I must address the crowd claiming that a .XXX domain just legitizes porn. Yes, it does. And you can just quit bitching. We're way past the point of stopping porn altogether and frankly I'm not sure I'd want it entirely eradicated. That would be too close to a China-like solution. This argument puts you in the worst possible situation: you don't like it, but you can't do anything about it because meerly acknowledging that it exists would legitimize it.

This is why the rest of the world wants to take control of the DNS system from the United States: we're too busy being whiny, bitchy, little pussies to do something about it. Trial a .XXX TLD. If we can't make it work, trash it or make it optional. It wouldn't be the first "special" TLD that's become useless.
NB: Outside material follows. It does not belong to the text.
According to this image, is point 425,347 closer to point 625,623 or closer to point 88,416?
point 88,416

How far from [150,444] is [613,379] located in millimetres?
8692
I consider most every TLD added recently to be quite useless.

Oh, and existing porn sites have six months to a year to buy a .XXX domain. Their exact domain in the .com section will be reserved for them in .XXX. They may keep their .com and have it redirect if they want (after all, blocking software can still block .XXX even if you end up there through a redirect). After that time has expired, your name is no longer reserved and you can be fined for not following the rules. And the fine gets bigger each time we catch you. NOTHING on your porn site should be accessable through a .com even if you're just using it as an image server. Images will load as well from a .XXX domain as a .com.